__Document segment__.

########

So, what does it mean to set goals?  What are the implications of a goal-driven self-publishing experience?  I have to admit, I find it nearly impossible to keep even a modest resolution–much less a lofty one–without clearly defined benchmarks to reach and methods to follow.  My first recommendation for you, the aspiring author, is this: If your resolution is to finish your memoir in 2016, make sure you break that resolution down into concrete, manageable steps.  If it’s to publish a cookbook, chart out the steps to making that happen.  If it’s to pen a romance novella, be sure to go about it in a structured way.  Leaving room for creativity in your writing doesn’t mean leaving room for things to fall apart in terms of planning and organization–and in fact, many of the authors I work with find that tangible, manageable goals help rather than hinder the creative process.

On to the second point.  What does it mean to facilitate goals.  To facilitate something means, loosely, “to make (something) easier : to help cause (something)” to happen, and to remove any hurdles that might prevent you from keeping your resolutions.  My job description boils down to facilitation, to helping authors get from point A to point B with the greatest ease and the least inconvenience possible.  Your job, as an author, is to make sure nothing gets in the way of your writing–and in the way of your writing reaching your readers.  I recommend reconsidering, if time is an issue, the number of hours that you work or your social commitments.  You need both time and energy to meet your goals, and those resources don’t just manifest out of thin air.  Someone once told me: “I think every person has a kind of emotional budget for the day.  You wake up, and you have a certain amount of energy, and you have exactly 24 hours.  You have to balance that budget by the end of the day and set up your budget for the next day.”  If you spend all of your time and energy on other things, you’ll have–literally–nothing to spare for the writing and publishing processes.

########

__Supplied information__.

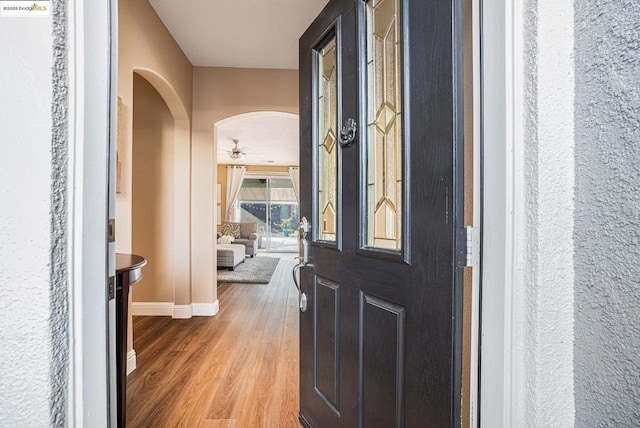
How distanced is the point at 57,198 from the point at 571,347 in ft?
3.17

########

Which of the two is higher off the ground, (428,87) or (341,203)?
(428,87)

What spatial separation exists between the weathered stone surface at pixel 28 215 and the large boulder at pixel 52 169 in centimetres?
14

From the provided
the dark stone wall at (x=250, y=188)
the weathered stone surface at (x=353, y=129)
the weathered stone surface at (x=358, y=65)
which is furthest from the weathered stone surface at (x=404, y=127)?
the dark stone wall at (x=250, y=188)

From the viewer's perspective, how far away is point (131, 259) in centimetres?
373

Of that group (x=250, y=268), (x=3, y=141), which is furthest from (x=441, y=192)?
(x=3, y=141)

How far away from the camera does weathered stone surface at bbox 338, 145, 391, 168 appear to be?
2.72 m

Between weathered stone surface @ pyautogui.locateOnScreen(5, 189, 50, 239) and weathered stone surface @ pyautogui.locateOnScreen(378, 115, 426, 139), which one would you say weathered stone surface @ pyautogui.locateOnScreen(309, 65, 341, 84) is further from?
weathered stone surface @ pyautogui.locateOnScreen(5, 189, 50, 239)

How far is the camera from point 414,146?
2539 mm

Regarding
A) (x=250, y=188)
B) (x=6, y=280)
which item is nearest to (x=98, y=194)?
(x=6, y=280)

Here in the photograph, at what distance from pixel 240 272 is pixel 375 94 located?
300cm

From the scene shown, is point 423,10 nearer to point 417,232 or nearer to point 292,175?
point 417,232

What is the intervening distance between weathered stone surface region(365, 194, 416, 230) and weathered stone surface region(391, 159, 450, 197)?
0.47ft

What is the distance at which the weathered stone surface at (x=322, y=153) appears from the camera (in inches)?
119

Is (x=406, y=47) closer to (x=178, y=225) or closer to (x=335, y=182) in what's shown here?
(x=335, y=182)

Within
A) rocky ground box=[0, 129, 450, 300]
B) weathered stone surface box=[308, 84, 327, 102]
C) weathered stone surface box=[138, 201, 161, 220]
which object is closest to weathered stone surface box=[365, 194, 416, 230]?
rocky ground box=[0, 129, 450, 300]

########

__Exercise__. Reproduce, word for word, the part of the text about self-publishing goals between "So, what does it" and "the creative process.", inclusive.

__Finished task__.
So, what does it mean to set goals?  What are the implications of a goal-driven self-publishing experience?  I have to admit, I find it nearly impossible to keep even a modest resolution–much less a lofty one–without clearly defined benchmarks to reach and methods to follow.  My first recommendation for you, the aspiring author, is this: If your resolution is to finish your memoir in 2016, make sure you break that resolution down into concrete, manageable steps.  If it’s to publish a cookbook, chart out the steps to making that happen.  If it’s to pen a romance novella, be sure to go about it in a structured way.  Leaving room for creativity in your writing doesn’t mean leaving room for things to fall apart in terms of planning and organization–and in fact, many of the authors I work with find that tangible, manageable goals help rather than hinder the creative process.